Consumers have been freely sharing bank account data with third-party apps and other fintechs in Europe, the UK, Australia and elsewhere for decades. In the United States, consumers already voluntarily share this information with budgeting, payment and lending apps known as fintechs, attracted by the usefulness of digital platforms that provide services beyond what banks have traditionally offered. But the options are more restrictive.
Chopra said she tracked these consumer experiences and received reports about issues such as data security and lack of transparency, among others.
The 2010 Dodd-Frank Act, Section 1033, directed the CFPB to write a data sharing rule to govern these data streams. Although the agency collected information about the rule, it did not release a proposal until October 2020.

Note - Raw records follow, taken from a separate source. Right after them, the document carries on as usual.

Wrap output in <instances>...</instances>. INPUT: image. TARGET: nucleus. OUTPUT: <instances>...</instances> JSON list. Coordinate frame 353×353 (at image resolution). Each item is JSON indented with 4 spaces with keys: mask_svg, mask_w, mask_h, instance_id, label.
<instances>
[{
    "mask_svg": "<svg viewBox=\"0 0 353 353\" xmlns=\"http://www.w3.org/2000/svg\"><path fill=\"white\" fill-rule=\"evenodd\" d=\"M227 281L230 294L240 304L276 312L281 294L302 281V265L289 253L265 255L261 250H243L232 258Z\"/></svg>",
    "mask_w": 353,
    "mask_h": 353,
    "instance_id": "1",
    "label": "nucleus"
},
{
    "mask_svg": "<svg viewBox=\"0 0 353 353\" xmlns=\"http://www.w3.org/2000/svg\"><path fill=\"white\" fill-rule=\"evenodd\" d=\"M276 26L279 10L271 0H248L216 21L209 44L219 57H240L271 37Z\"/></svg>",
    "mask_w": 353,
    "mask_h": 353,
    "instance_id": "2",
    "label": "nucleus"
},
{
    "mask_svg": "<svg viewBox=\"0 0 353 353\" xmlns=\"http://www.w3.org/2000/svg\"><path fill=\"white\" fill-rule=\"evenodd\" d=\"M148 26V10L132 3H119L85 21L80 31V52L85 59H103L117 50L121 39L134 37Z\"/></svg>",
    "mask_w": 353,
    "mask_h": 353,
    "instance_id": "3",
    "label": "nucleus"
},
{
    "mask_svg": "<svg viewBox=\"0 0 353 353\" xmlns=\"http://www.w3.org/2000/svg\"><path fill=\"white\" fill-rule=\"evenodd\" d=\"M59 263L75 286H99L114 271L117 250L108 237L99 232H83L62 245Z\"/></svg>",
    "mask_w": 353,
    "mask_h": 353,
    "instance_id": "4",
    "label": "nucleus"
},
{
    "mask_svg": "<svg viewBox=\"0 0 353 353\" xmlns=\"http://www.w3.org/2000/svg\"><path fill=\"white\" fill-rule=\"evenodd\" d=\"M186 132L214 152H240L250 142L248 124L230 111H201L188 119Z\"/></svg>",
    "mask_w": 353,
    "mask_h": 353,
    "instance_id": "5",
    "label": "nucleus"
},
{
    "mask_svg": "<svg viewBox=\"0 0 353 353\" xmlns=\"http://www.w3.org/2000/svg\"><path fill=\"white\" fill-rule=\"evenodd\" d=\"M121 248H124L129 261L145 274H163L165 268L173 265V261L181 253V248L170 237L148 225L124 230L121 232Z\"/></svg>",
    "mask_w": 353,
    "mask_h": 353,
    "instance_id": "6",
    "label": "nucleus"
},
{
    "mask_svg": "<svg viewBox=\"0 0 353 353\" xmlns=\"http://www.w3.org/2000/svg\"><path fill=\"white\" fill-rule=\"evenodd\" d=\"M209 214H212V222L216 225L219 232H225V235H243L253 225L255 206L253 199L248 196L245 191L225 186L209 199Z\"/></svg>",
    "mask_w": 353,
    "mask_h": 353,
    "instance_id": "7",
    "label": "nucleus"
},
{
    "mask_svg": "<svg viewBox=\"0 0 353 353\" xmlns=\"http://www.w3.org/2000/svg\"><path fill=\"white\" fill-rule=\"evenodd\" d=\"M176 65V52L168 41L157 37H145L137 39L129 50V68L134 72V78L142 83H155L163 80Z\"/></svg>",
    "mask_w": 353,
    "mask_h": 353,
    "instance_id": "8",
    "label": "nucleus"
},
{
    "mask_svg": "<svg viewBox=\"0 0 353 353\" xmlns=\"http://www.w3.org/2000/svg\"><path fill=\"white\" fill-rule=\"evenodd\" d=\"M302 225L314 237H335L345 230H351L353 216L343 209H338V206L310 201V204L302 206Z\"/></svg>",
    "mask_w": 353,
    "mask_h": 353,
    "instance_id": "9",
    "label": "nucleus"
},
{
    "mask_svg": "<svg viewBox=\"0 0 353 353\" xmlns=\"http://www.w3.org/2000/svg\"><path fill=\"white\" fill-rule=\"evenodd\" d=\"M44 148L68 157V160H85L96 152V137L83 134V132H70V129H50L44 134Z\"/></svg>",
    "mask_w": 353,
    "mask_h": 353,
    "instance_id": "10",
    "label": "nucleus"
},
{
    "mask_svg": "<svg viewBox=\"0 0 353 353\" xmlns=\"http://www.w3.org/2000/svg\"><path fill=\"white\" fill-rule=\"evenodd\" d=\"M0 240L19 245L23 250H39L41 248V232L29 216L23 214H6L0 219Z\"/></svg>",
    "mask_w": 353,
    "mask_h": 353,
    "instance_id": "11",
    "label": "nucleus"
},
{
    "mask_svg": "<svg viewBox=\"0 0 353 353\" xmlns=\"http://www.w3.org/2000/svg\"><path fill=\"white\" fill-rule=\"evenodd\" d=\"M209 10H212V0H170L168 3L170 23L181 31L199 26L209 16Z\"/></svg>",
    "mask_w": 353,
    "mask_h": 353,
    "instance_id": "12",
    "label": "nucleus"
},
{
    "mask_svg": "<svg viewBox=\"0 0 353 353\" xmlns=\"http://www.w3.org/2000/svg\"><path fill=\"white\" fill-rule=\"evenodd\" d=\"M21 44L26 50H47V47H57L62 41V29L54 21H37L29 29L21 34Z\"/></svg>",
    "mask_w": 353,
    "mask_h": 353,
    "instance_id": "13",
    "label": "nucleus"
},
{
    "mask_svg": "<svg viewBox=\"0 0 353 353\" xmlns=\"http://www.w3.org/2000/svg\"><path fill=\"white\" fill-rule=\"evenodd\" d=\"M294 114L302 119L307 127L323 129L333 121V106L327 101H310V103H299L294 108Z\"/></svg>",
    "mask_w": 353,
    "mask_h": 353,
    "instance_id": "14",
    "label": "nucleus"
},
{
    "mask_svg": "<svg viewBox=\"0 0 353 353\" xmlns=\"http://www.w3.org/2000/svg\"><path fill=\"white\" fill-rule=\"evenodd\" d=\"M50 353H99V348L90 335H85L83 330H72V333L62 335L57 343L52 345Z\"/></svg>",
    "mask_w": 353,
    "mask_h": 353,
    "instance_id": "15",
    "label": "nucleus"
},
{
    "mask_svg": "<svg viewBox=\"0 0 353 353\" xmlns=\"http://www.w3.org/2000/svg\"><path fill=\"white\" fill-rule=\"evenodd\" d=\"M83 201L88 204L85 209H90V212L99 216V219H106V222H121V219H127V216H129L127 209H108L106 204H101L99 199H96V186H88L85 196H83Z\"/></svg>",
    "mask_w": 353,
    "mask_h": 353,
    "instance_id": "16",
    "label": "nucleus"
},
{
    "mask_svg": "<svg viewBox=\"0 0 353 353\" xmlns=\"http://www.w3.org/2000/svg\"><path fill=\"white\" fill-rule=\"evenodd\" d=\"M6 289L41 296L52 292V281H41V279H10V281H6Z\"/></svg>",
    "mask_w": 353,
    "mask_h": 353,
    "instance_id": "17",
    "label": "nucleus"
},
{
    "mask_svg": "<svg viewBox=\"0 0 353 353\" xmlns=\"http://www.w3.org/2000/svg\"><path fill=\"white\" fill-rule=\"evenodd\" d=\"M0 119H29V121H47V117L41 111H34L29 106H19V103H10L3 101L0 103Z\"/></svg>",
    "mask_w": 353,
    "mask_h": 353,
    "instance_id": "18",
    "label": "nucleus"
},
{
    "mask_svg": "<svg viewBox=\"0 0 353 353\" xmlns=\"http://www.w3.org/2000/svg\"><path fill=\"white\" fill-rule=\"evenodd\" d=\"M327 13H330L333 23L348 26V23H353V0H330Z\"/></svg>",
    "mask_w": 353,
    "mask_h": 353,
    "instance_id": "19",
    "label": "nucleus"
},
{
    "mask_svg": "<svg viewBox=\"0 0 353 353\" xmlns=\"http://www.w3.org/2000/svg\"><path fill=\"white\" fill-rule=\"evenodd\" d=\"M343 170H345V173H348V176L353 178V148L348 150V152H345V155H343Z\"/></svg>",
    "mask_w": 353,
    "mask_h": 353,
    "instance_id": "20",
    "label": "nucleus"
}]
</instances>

This delay is partly explained by other high priorities – born out of the 2008 financial crisis, the CFPB first tackled mortgage and other regulations aimed at preventing abusive practices from growing and endangering consumers and the economy – and the sheer complexity of sharing consumer financial data.

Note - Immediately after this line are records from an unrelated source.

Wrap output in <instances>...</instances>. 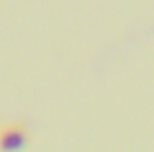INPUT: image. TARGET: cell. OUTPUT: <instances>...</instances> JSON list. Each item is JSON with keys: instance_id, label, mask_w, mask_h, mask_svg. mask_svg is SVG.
Masks as SVG:
<instances>
[{"instance_id": "cell-1", "label": "cell", "mask_w": 154, "mask_h": 152, "mask_svg": "<svg viewBox=\"0 0 154 152\" xmlns=\"http://www.w3.org/2000/svg\"><path fill=\"white\" fill-rule=\"evenodd\" d=\"M31 142V131L23 121H3L0 124V152H21Z\"/></svg>"}]
</instances>
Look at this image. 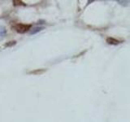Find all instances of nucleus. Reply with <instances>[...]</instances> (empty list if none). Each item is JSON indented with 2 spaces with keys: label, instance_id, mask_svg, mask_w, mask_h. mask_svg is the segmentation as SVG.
Returning a JSON list of instances; mask_svg holds the SVG:
<instances>
[{
  "label": "nucleus",
  "instance_id": "obj_1",
  "mask_svg": "<svg viewBox=\"0 0 130 122\" xmlns=\"http://www.w3.org/2000/svg\"><path fill=\"white\" fill-rule=\"evenodd\" d=\"M30 25H28V24H16L15 29L18 33H25L26 31H28V29H30Z\"/></svg>",
  "mask_w": 130,
  "mask_h": 122
}]
</instances>
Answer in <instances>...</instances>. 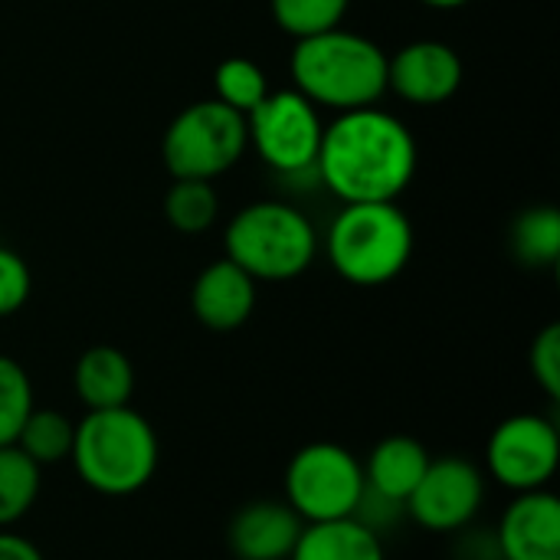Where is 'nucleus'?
Instances as JSON below:
<instances>
[{"instance_id": "dca6fc26", "label": "nucleus", "mask_w": 560, "mask_h": 560, "mask_svg": "<svg viewBox=\"0 0 560 560\" xmlns=\"http://www.w3.org/2000/svg\"><path fill=\"white\" fill-rule=\"evenodd\" d=\"M430 459L433 456L427 453V446L420 440L404 436V433L387 436L371 450L368 463H361L364 466V486L407 509V499L417 489V482L423 479Z\"/></svg>"}, {"instance_id": "f03ea898", "label": "nucleus", "mask_w": 560, "mask_h": 560, "mask_svg": "<svg viewBox=\"0 0 560 560\" xmlns=\"http://www.w3.org/2000/svg\"><path fill=\"white\" fill-rule=\"evenodd\" d=\"M161 459L154 427L131 407L85 410L75 423L69 463L82 486L108 499H128L141 492Z\"/></svg>"}, {"instance_id": "5701e85b", "label": "nucleus", "mask_w": 560, "mask_h": 560, "mask_svg": "<svg viewBox=\"0 0 560 560\" xmlns=\"http://www.w3.org/2000/svg\"><path fill=\"white\" fill-rule=\"evenodd\" d=\"M269 7H272L276 23L289 36L305 39V36L341 26L351 0H269Z\"/></svg>"}, {"instance_id": "0eeeda50", "label": "nucleus", "mask_w": 560, "mask_h": 560, "mask_svg": "<svg viewBox=\"0 0 560 560\" xmlns=\"http://www.w3.org/2000/svg\"><path fill=\"white\" fill-rule=\"evenodd\" d=\"M361 495L364 466L338 443H308L285 466V502L305 525L351 518Z\"/></svg>"}, {"instance_id": "412c9836", "label": "nucleus", "mask_w": 560, "mask_h": 560, "mask_svg": "<svg viewBox=\"0 0 560 560\" xmlns=\"http://www.w3.org/2000/svg\"><path fill=\"white\" fill-rule=\"evenodd\" d=\"M217 213H220V197L210 180L180 177L164 194V217L177 233L197 236L213 226Z\"/></svg>"}, {"instance_id": "f3484780", "label": "nucleus", "mask_w": 560, "mask_h": 560, "mask_svg": "<svg viewBox=\"0 0 560 560\" xmlns=\"http://www.w3.org/2000/svg\"><path fill=\"white\" fill-rule=\"evenodd\" d=\"M289 560H387L381 535L358 518L305 525Z\"/></svg>"}, {"instance_id": "4468645a", "label": "nucleus", "mask_w": 560, "mask_h": 560, "mask_svg": "<svg viewBox=\"0 0 560 560\" xmlns=\"http://www.w3.org/2000/svg\"><path fill=\"white\" fill-rule=\"evenodd\" d=\"M190 308L203 328L236 331L256 308V279L246 276L236 262L217 259L197 276L190 289Z\"/></svg>"}, {"instance_id": "a878e982", "label": "nucleus", "mask_w": 560, "mask_h": 560, "mask_svg": "<svg viewBox=\"0 0 560 560\" xmlns=\"http://www.w3.org/2000/svg\"><path fill=\"white\" fill-rule=\"evenodd\" d=\"M30 289H33V276H30V266L23 262V256L0 246V318L16 315L26 305Z\"/></svg>"}, {"instance_id": "4be33fe9", "label": "nucleus", "mask_w": 560, "mask_h": 560, "mask_svg": "<svg viewBox=\"0 0 560 560\" xmlns=\"http://www.w3.org/2000/svg\"><path fill=\"white\" fill-rule=\"evenodd\" d=\"M213 89H217V98L240 115H249L272 92L266 82V72L246 56L223 59L213 72Z\"/></svg>"}, {"instance_id": "423d86ee", "label": "nucleus", "mask_w": 560, "mask_h": 560, "mask_svg": "<svg viewBox=\"0 0 560 560\" xmlns=\"http://www.w3.org/2000/svg\"><path fill=\"white\" fill-rule=\"evenodd\" d=\"M246 144V115L233 112L220 98H203L187 105L167 125L161 154L174 180H213L243 158Z\"/></svg>"}, {"instance_id": "ddd939ff", "label": "nucleus", "mask_w": 560, "mask_h": 560, "mask_svg": "<svg viewBox=\"0 0 560 560\" xmlns=\"http://www.w3.org/2000/svg\"><path fill=\"white\" fill-rule=\"evenodd\" d=\"M302 528L305 522L285 499H259L233 515L226 545L236 560H289Z\"/></svg>"}, {"instance_id": "6e6552de", "label": "nucleus", "mask_w": 560, "mask_h": 560, "mask_svg": "<svg viewBox=\"0 0 560 560\" xmlns=\"http://www.w3.org/2000/svg\"><path fill=\"white\" fill-rule=\"evenodd\" d=\"M249 144L259 158L279 174H305L315 171L318 148H322V115L295 89L269 92L249 115H246Z\"/></svg>"}, {"instance_id": "bb28decb", "label": "nucleus", "mask_w": 560, "mask_h": 560, "mask_svg": "<svg viewBox=\"0 0 560 560\" xmlns=\"http://www.w3.org/2000/svg\"><path fill=\"white\" fill-rule=\"evenodd\" d=\"M0 560H46V558H43V551H39L33 541H26V538L13 535V532L7 528V532H0Z\"/></svg>"}, {"instance_id": "9d476101", "label": "nucleus", "mask_w": 560, "mask_h": 560, "mask_svg": "<svg viewBox=\"0 0 560 560\" xmlns=\"http://www.w3.org/2000/svg\"><path fill=\"white\" fill-rule=\"evenodd\" d=\"M486 502V476L466 456L430 459L423 479L407 499V515L436 535L463 532L476 522Z\"/></svg>"}, {"instance_id": "20e7f679", "label": "nucleus", "mask_w": 560, "mask_h": 560, "mask_svg": "<svg viewBox=\"0 0 560 560\" xmlns=\"http://www.w3.org/2000/svg\"><path fill=\"white\" fill-rule=\"evenodd\" d=\"M413 256V226L394 200L345 203L328 230V259L351 285H384Z\"/></svg>"}, {"instance_id": "f8f14e48", "label": "nucleus", "mask_w": 560, "mask_h": 560, "mask_svg": "<svg viewBox=\"0 0 560 560\" xmlns=\"http://www.w3.org/2000/svg\"><path fill=\"white\" fill-rule=\"evenodd\" d=\"M495 551L505 560H560V499L551 489L518 492L505 509Z\"/></svg>"}, {"instance_id": "f257e3e1", "label": "nucleus", "mask_w": 560, "mask_h": 560, "mask_svg": "<svg viewBox=\"0 0 560 560\" xmlns=\"http://www.w3.org/2000/svg\"><path fill=\"white\" fill-rule=\"evenodd\" d=\"M315 174L345 203L397 200L417 174V141L377 105L338 112L322 131Z\"/></svg>"}, {"instance_id": "cd10ccee", "label": "nucleus", "mask_w": 560, "mask_h": 560, "mask_svg": "<svg viewBox=\"0 0 560 560\" xmlns=\"http://www.w3.org/2000/svg\"><path fill=\"white\" fill-rule=\"evenodd\" d=\"M427 7H436V10H456V7H466L469 0H420Z\"/></svg>"}, {"instance_id": "9b49d317", "label": "nucleus", "mask_w": 560, "mask_h": 560, "mask_svg": "<svg viewBox=\"0 0 560 560\" xmlns=\"http://www.w3.org/2000/svg\"><path fill=\"white\" fill-rule=\"evenodd\" d=\"M463 85V59L440 39H417L387 56V89L410 105H443Z\"/></svg>"}, {"instance_id": "6ab92c4d", "label": "nucleus", "mask_w": 560, "mask_h": 560, "mask_svg": "<svg viewBox=\"0 0 560 560\" xmlns=\"http://www.w3.org/2000/svg\"><path fill=\"white\" fill-rule=\"evenodd\" d=\"M72 436H75V423L66 413L49 410V407H33L30 417L23 420L13 446L23 450L43 469V466H56V463L69 459Z\"/></svg>"}, {"instance_id": "aec40b11", "label": "nucleus", "mask_w": 560, "mask_h": 560, "mask_svg": "<svg viewBox=\"0 0 560 560\" xmlns=\"http://www.w3.org/2000/svg\"><path fill=\"white\" fill-rule=\"evenodd\" d=\"M512 253L518 256L522 266L532 269H548L560 256V213L545 203L525 210L515 226H512Z\"/></svg>"}, {"instance_id": "c85d7f7f", "label": "nucleus", "mask_w": 560, "mask_h": 560, "mask_svg": "<svg viewBox=\"0 0 560 560\" xmlns=\"http://www.w3.org/2000/svg\"><path fill=\"white\" fill-rule=\"evenodd\" d=\"M486 560H505V558H499V555H495V558H486Z\"/></svg>"}, {"instance_id": "39448f33", "label": "nucleus", "mask_w": 560, "mask_h": 560, "mask_svg": "<svg viewBox=\"0 0 560 560\" xmlns=\"http://www.w3.org/2000/svg\"><path fill=\"white\" fill-rule=\"evenodd\" d=\"M226 259L256 282H289L302 276L318 253L315 226L302 210L282 200L243 207L226 226Z\"/></svg>"}, {"instance_id": "7ed1b4c3", "label": "nucleus", "mask_w": 560, "mask_h": 560, "mask_svg": "<svg viewBox=\"0 0 560 560\" xmlns=\"http://www.w3.org/2000/svg\"><path fill=\"white\" fill-rule=\"evenodd\" d=\"M292 82L312 105L335 112L377 105L387 92V56L384 49L351 30H325L295 39L292 49Z\"/></svg>"}, {"instance_id": "a211bd4d", "label": "nucleus", "mask_w": 560, "mask_h": 560, "mask_svg": "<svg viewBox=\"0 0 560 560\" xmlns=\"http://www.w3.org/2000/svg\"><path fill=\"white\" fill-rule=\"evenodd\" d=\"M43 469L13 443L0 446V532L13 528L30 515L39 499Z\"/></svg>"}, {"instance_id": "b1692460", "label": "nucleus", "mask_w": 560, "mask_h": 560, "mask_svg": "<svg viewBox=\"0 0 560 560\" xmlns=\"http://www.w3.org/2000/svg\"><path fill=\"white\" fill-rule=\"evenodd\" d=\"M33 407L36 400L30 374L13 358L0 354V446L16 443V433Z\"/></svg>"}, {"instance_id": "393cba45", "label": "nucleus", "mask_w": 560, "mask_h": 560, "mask_svg": "<svg viewBox=\"0 0 560 560\" xmlns=\"http://www.w3.org/2000/svg\"><path fill=\"white\" fill-rule=\"evenodd\" d=\"M532 364V377L535 384L548 394V400H560V325H548L541 328V335L532 345L528 354Z\"/></svg>"}, {"instance_id": "2eb2a0df", "label": "nucleus", "mask_w": 560, "mask_h": 560, "mask_svg": "<svg viewBox=\"0 0 560 560\" xmlns=\"http://www.w3.org/2000/svg\"><path fill=\"white\" fill-rule=\"evenodd\" d=\"M72 387L85 410L128 407L135 394V368L125 351L112 345H95L79 354L72 371Z\"/></svg>"}, {"instance_id": "1a4fd4ad", "label": "nucleus", "mask_w": 560, "mask_h": 560, "mask_svg": "<svg viewBox=\"0 0 560 560\" xmlns=\"http://www.w3.org/2000/svg\"><path fill=\"white\" fill-rule=\"evenodd\" d=\"M560 466L558 427L541 413H515L502 420L486 446L489 476L509 492L548 489Z\"/></svg>"}]
</instances>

The data-sharing rule remains up in the air as the issue of open banking intersects with another Biden administration focus: how big tech platforms collect and use personal information, including financial records, and its implications for competition.
Chopra, who previously took on Google and Facebook as a member of the Federal Trade Commission, sought information from tech companies regarding their use of consumer data as one of his first acts as head of the CFPB.
The information gathered by the CFPB will help show what happens when consumers use digital wallets or payment platforms on their phones to buy or sell products, which will help inform policy as Rule 1033 progresses. did he declare.
The CFPB rule could limit how financial data is shared with third parties and restrict “downstream uses of data” only for certain purposes, Castro said.
The current data-sharing regime relies on consumers clicking to accept terms of service, often described in legal language that can obscure how the information is used.
President Joe Biden wants the CFPB to conclude the open banking rule, he said in a July 2021 executive order on competition. The Bureau says it will provide an overview of the rule to a small business review panel in the fall.
“It will give people a much better idea of what the bureau thinks and the extent of this rule,” said Kelly Thompson Cochran, deputy director of the nonprofit FinRegLab, which previously helped build of the CFPB and shaped its rulemaking efforts.
Cochran said it was unclear how a data sharing policy would work in concert with other related laws such as the Gramm-Leach Bliley Act, which sets out requirements for securing financial information against breaches of privacy. data.
The CFPB could also issue a rule to oversee data brokers such as Fiserv, Plaid and MX, which aggregate consumer data and package it for use by banks and other businesses.
By placing data brokers under CFPB oversight, agency reviewers would be able to monitor whether consumer data is being misused.
“It would be a powerful tool for the bureau to try to influence the behavior of aggregators and understand how data is used and sold,” said Michael Gordon, a partner at Ballard Spahr LLP and a former CFPB attorney.
Gordon added that this type of rule should be offered separately from Regulation 1033. At this time, it is not on the CFPB’s official agenda.
Data brokers who are members of the FDATA North America industry group support putting it under CFPB oversight, according to group executive director Steve Boms.
“Regardless of the mechanism, aggregators must be supervised,” he said.